Ya se trate de Mélenchon y de su “Francia insumisa”, del llamamiento de las “cien” personalidades para una alternativa de izquierda o incluso del PCF (Partido comunista), todos buscan sacar provecho del movimiento actual para da vida a la “verdadera izquierda” en 2017. Para nosotr@s no es concebible escribir un programa electoral común, llevar a cabo una campaña política con organizaciones cuyos dirigentes están más preocupados por sillones institucionales que por la preparación de la huelga general. En el parlamento, casi la totalidad de ell@s ni siquiera ha sido capaz de oponerse a la intensificación de las intervenciones militares y al estado de emergencia.
3-En un contexto marcado por la movilización, ¿no es aplazarla preparar una candidatura a las elecciones presidenciales?
El sentido del voto no cambiará la vida, al menos la de nuestro campo social, Si fuera el caso, las elecciones estarían prohibidas. Pero en las elecciones presidenciales, en un periodo de tiempo muy concentrado y a una escala de atracción de millones de personas, podemos intentar popularizar un programa de emergencia para el mundo del trabajo y la juventud. Un programa de reivindicaciones que plantee necesariamente la cuestión de cómo imponer las medidas: las luchas y el enfrentamiento del poder de los capitalistas.
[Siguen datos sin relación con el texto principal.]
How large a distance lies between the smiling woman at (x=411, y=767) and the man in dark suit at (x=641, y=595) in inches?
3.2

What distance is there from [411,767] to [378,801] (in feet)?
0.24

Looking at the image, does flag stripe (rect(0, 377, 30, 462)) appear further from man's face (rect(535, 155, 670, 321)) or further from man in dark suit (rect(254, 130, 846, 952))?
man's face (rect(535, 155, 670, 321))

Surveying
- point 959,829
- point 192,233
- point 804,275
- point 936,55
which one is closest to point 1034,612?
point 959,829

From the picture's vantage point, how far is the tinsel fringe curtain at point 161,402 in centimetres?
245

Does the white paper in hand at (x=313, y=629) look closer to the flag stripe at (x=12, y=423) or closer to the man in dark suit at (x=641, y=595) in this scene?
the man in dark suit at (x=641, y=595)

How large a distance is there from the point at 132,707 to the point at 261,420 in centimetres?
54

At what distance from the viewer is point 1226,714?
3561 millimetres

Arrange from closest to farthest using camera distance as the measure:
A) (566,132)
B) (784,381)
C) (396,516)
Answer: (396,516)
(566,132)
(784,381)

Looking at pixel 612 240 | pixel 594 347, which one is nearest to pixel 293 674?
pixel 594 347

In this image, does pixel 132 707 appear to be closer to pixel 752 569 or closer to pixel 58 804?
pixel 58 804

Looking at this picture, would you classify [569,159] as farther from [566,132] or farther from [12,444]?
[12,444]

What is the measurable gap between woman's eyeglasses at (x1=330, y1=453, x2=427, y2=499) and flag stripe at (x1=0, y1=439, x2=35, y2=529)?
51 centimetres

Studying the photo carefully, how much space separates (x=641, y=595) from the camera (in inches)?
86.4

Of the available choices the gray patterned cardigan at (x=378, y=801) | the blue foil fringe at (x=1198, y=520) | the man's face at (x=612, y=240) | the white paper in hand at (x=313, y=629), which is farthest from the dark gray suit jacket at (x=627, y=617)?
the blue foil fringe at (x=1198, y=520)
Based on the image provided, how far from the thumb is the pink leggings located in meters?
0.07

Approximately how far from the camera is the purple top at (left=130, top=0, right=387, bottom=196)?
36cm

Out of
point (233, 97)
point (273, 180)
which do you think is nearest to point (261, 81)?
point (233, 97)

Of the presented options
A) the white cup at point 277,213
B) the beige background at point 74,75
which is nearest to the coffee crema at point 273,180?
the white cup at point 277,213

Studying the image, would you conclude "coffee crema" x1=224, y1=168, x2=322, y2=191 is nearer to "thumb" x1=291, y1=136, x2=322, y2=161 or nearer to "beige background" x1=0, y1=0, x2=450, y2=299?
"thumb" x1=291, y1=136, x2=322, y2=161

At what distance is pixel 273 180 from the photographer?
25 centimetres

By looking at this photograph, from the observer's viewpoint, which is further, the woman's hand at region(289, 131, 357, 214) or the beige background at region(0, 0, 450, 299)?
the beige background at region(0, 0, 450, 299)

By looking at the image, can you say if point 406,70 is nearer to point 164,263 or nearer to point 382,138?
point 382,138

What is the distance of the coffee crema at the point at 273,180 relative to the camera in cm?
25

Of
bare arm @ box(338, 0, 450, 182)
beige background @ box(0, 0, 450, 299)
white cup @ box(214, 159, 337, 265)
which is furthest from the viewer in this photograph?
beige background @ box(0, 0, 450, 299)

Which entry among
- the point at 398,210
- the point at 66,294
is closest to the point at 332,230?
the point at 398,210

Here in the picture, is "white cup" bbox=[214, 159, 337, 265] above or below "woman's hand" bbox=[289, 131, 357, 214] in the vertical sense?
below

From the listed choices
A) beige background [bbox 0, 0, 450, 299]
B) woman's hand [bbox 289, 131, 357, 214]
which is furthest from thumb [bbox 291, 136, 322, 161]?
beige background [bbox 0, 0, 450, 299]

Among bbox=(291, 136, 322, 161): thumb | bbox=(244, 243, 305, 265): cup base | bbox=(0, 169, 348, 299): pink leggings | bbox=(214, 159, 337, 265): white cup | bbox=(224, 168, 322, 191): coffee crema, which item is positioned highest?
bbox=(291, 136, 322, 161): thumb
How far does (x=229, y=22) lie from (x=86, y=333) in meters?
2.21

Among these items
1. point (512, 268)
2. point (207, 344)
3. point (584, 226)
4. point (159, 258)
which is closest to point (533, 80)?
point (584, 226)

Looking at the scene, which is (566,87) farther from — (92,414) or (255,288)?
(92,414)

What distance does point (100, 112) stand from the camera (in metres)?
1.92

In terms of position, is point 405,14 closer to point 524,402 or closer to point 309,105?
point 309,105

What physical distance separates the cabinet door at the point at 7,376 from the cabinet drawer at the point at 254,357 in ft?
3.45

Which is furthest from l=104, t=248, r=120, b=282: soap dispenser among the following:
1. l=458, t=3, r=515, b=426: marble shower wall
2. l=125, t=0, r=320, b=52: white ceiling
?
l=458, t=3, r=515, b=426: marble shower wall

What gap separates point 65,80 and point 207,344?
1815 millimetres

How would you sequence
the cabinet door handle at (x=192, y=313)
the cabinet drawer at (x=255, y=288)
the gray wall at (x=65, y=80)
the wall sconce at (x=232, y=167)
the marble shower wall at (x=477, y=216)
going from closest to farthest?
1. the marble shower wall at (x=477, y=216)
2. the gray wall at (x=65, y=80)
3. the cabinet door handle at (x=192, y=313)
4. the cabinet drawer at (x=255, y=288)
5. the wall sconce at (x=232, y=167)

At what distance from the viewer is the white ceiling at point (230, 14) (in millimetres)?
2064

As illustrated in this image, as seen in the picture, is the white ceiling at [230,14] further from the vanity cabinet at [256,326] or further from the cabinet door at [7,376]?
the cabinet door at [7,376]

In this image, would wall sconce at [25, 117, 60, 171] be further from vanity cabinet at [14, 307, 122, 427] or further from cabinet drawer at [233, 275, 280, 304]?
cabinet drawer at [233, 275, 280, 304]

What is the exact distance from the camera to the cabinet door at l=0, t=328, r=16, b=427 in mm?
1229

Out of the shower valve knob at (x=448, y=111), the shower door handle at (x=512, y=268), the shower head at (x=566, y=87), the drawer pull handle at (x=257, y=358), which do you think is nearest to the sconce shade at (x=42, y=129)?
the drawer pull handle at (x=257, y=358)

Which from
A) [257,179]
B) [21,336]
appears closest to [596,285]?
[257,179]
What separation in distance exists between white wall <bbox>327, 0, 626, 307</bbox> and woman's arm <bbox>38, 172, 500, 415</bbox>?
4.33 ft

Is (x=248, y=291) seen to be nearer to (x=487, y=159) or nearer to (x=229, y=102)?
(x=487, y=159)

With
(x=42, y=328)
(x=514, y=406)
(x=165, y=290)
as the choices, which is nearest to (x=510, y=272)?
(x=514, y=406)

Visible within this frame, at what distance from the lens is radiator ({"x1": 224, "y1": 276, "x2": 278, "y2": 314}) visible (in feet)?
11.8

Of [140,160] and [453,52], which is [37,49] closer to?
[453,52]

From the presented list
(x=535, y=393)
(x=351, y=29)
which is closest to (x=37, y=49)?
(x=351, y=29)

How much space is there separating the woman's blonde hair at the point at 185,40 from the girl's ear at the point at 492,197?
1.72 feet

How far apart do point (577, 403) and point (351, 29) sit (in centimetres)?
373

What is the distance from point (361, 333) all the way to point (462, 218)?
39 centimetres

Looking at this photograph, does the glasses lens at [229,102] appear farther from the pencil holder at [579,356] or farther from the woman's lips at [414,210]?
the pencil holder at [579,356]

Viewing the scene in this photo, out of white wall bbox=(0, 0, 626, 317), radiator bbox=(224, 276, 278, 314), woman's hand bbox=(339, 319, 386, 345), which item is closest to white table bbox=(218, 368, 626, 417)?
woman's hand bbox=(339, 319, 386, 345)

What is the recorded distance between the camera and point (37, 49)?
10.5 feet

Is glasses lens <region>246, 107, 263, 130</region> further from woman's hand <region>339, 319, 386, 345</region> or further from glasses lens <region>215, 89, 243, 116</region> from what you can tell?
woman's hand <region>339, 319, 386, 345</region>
La lucha contra la Ley del trabajo ha revelado otros muchos más enfados que los partidos burgueses sueñan con enterrar antes de 2017. Hace falta una candidatura para hacer escuchar estas humillaciones y esta sed de dignidad. Diremos en las elecciones lo que diremos hoy: contra la Ley del trabajo y contra su mundo, tenemos que luchar tod@s junt@s.
4-Tanto en las movilizaciones como durante las campañas electorales, defendemos la idea de un mayo-junio del 36 o de un mayo del 68 “que vaya hasta el final”, ¿qué quiere decir esto?
Esto significa que la transformación radical de la sociedad no puede venir más que de una movilización de una amplitud excepcional, a través de la cual nuestra clase se organizará para imponer su control sobre la economía y la sociedad. Es una forma de evocar la revolución: lo que Trotsky decía que “había empezado” en junio de 1936, lo que temía De Gaulle cuando preparaba sus tanques en Alemania a finales de mayo de 1968.
La revolución social es el único horizonte para revertir esta sociedad capitalista basada en la explotación de la mayoría de nosotr@s por una minoría de parásitos que obtienen sus beneficios de nuestro trabajo. Los únicos capaces de decidir qué, cómo y para qué necesidades quieren producir son las y los propi@s trabajador@s. Y son precisamente las huelgas, las asambleas generales, las manifestaciones las que nos unen a cada un@ de nosotr@s, parando el trabajo y rompiendo la rutina impuesta para tomar confianza en nuestra fuerza colectiva.
Nuestro papel es el de participar en la construcción de un partido revolucionario ampliamente implantado, cuyos militantes sean suficientemente reconocidos para poder ayudar a que la movilización “vaya hasta el final” sin dejarla en las manos de los que no tienen otra idea que organizar una nuevas elecciones.